Received 6 August 2016; Revised 8 November 2016; Accepted 28 December 2016; Published 26 January 2017

Academic Editor: Fabiano Carvalho

Copyright © 2017 Cinzia Auriti et al. This is an open access article distributed under the Creative Commons Attribution License, which permits unrestricted use, distribution, and reproduction in any medium, provided the original work is properly cited.

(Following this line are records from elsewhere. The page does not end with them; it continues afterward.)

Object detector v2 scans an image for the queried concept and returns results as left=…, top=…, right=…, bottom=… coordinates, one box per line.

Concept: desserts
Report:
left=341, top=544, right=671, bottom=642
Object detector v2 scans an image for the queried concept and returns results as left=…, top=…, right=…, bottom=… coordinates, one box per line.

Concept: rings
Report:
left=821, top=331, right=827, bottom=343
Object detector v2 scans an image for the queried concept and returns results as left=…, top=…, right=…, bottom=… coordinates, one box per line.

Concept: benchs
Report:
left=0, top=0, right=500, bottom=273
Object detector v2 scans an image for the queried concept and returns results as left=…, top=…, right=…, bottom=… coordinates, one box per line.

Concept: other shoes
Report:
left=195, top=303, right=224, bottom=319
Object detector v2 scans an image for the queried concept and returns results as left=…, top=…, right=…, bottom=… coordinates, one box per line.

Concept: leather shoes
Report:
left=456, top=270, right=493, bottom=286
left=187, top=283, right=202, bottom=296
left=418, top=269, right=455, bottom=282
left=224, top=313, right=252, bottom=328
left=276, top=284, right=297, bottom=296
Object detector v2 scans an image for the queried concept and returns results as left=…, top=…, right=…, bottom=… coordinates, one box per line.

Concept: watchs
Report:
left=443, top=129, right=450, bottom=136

The mannose-binding lectin (MBL) is a member of the collectin family, belonging to the innate immunity system. Genetic, biologic, and clinical properties of MBL have been widely investigated throughout the last decades, although some interesting aspects of its potential clinical relevance are still poorly understood. Low circulating concentrations of MBL have been associated with increased risk of infection and poor neurologic outcome in neonates. On the other hand, an excessive and uncontrolled inflammatory response by the neonatal intestine after the exposure to luminal bacteria, leading to an increased production of MBL, may be involved in the onset of necrotizing enterocolitis. The purpose of the present review is to summarize the current knowledge about genetic and biologic characteristics of MBL and its role in the susceptibility to infections and to ischemia-reperfusion related tissue injuries to better explore its clinical relevance during the perinatal period and the possible future therapeutic applications.